You can't delve very deeply into spread betting without hearing constant reference to leverage, and for good reason. Leverage is one of the most considerable factors in the spread betting concept, and a core part of what makes it a popular trading method (in addition to its favourable taxation treatment). Without leverage, which represents the core of spread betting as a trading instrument, the opportunities for profiting from incremental ticks in the market would be significantly less frequent, and the spread betting proposition altogether less attractive.

Leverage, also known as gearing, is best described as an artificial amplification of a trading transaction size in order to deliver stronger returns on a given spread bet. In share dealing, for example, you may be able to arrange to cover 5% of a transaction’s total size with your own capital, with the remainder being funded by the broker on a short-term casual financing arrangement, thus allowing you to profit from market movements on the total transaction size rather than on a straight transaction for the same amount.

For example, let’s assume you have trading capital of £5. With leverage, you can notionally increase your trading capital to £100 for a particular transaction. When the market moves up 10%, your account will rise to £110, at which point the leverage portion is paid back to the broker. This leaves you with £110 – £95 = £15 in profit – a 300% return on your capital. As this example expresses, leverage can be a significant earner, and helps make the most of winning positions when they arise.

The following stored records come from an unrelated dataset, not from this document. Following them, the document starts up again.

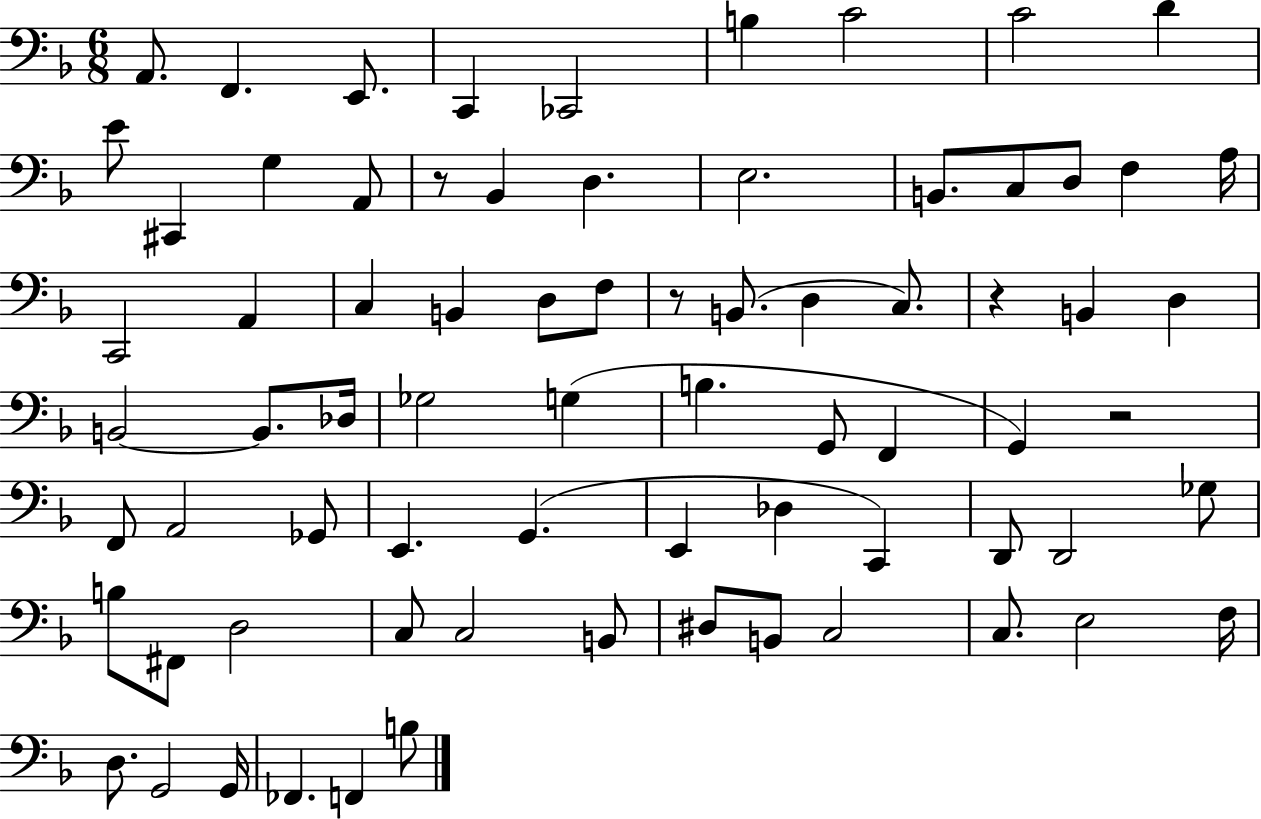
X:1
T:Untitled
M:6/8
L:1/4
K:F
A,,/2 F,, E,,/2 C,, _C,,2 B, C2 C2 D E/2 ^C,, G, A,,/2 z/2 _B,, D, E,2 B,,/2 C,/2 D,/2 F, A,/4 C,,2 A,, C, B,, D,/2 F,/2 z/2 B,,/2 D, C,/2 z B,, D, B,,2 B,,/2 _D,/4 _G,2 G, B, G,,/2 F,, G,, z2 F,,/2 A,,2 _G,,/2 E,, G,, E,, _D, C,, D,,/2 D,,2 _G,/2 B,/2 ^F,,/2 D,2 C,/2 C,2 B,,/2 ^D,/2 B,,/2 C,2 C,/2 E,2 F,/4 D,/2 G,,2 G,,/4 _F,, F,, B,/2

The leverage component of spread betting works in a slightly different way, and can take place on two separate levels. Firstly, leverage is built in to the spread betting transaction in the sense that minor movements are automatically geared up to deliver larger returns. Unlike most forms of leverage, which comes as a result of borrowed finance (and attract an additional cost as a result), the inherent leverage in spread betting arises by virtue of the fact that a one point movement returns 100% of the original wager. This effectively means that the automatic gearing in-built into spread betting is 100:1 – i.e. a one percentage point movement delivers one hundred percent return on capital. So, if a position moves up 5 points, that’s 5 times your stake in return.

Of course, the same is also true in reverse, with a one point decline leading to a 100% loss, and so on. It is this leveraging effect that makes spread betting instantaneously both highly profitable and highly risky for investors.

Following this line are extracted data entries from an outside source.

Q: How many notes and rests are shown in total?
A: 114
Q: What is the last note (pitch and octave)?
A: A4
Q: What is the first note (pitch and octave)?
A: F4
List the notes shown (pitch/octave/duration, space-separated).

The second element of leverage in spread betting transactions that can come into play is leverage in the more traditional sense – that’s leverage that is fronted by the broker and then paid for by the trader in the form of financing costs. The impact of this kind of leverage is to artificially bolster the transaction size – so, instead of trading at 10p a point, you might be able to trade at £10 a point. This form of leverage is arguably even more risky than that built in to the DNA of spread betting as a transaction, given that the leveraged portion has to be paid back and accounted for with interest.

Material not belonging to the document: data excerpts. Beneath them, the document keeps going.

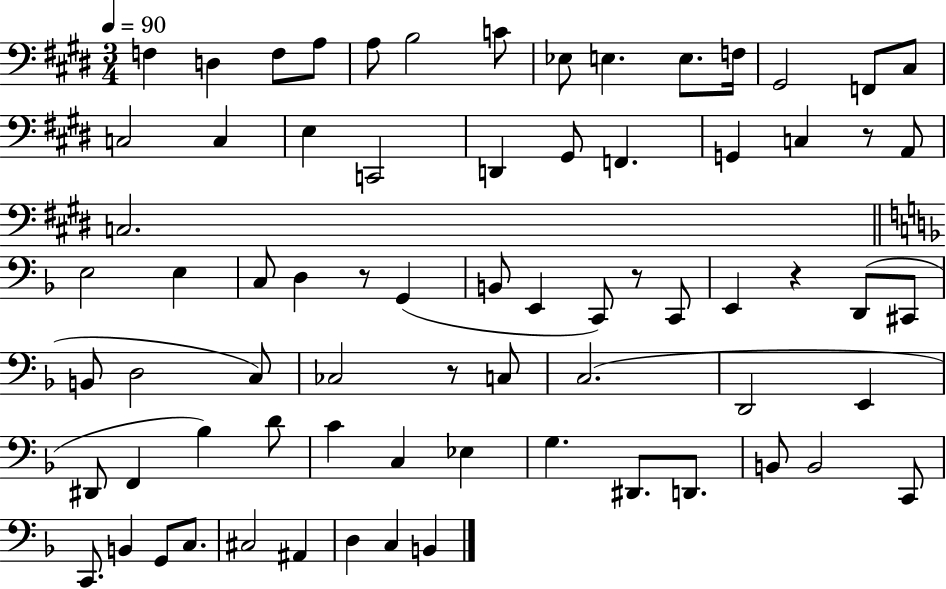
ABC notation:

X:1
T:Untitled
M:3/4
L:1/4
K:E
F, D, F,/2 A,/2 A,/2 B,2 C/2 _E,/2 E, E,/2 F,/4 ^G,,2 F,,/2 ^C,/2 C,2 C, E, C,,2 D,, ^G,,/2 F,, G,, C, z/2 A,,/2 C,2 E,2 E, C,/2 D, z/2 G,, B,,/2 E,, C,,/2 z/2 C,,/2 E,, z D,,/2 ^C,,/2 B,,/2 D,2 C,/2 _C,2 z/2 C,/2 C,2 D,,2 E,, ^D,,/2 F,, _B, D/2 C C, _E, G, ^D,,/2 D,,/2 B,,/2 B,,2 C,,/2 C,,/2 B,, G,,/2 C,/2 ^C,2 ^A,, D, C, B,,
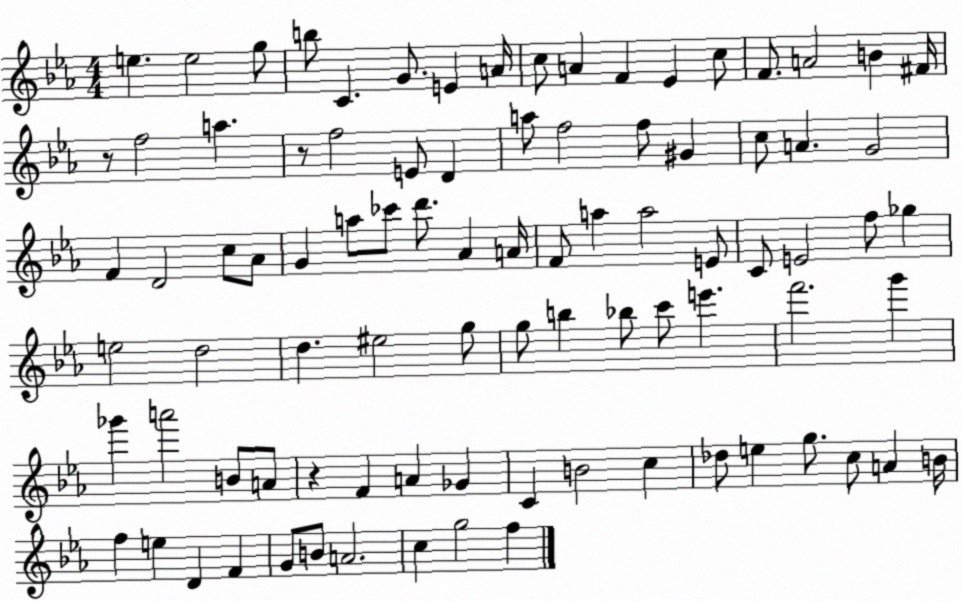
X:1
T:Untitled
M:4/4
L:1/4
K:Eb
e e2 g/2 b/2 C G/2 E A/4 c/2 A F _E c/2 F/2 A2 B ^F/4 z/2 f2 a z/2 f2 E/2 D a/2 f2 f/2 ^G c/2 A G2 F D2 c/2 _A/2 G a/2 _c'/2 d'/2 _A A/4 F/2 a a2 E/2 C/2 E2 f/2 _g e2 d2 d ^e2 g/2 g/2 b _b/2 c'/2 e' f'2 g' _g' a'2 B/2 A/2 z F A _G C B2 c _d/2 e g/2 c/2 A B/4 f e D F G/2 B/2 A2 c g2 f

The overall impact of leverage is to speed up the trading cycle, and to maximise both profits and losses through trading with larger proportionate stakes. As such, leverage can be seen as the classic double-edged sword – on the one hand, it can deliver wild returns in a matter of minutes that would simply be unattainable in more traditional markets, while on the other it can rip the rug from underneath your feet and cost you your trading livelihood in no time at all, as a result of one or two bad decisions.

Key to tackling the threats and opportunities posed by leverage is understanding, and a working knowledge of both the advantages and disadvantages this leverage effect can bring.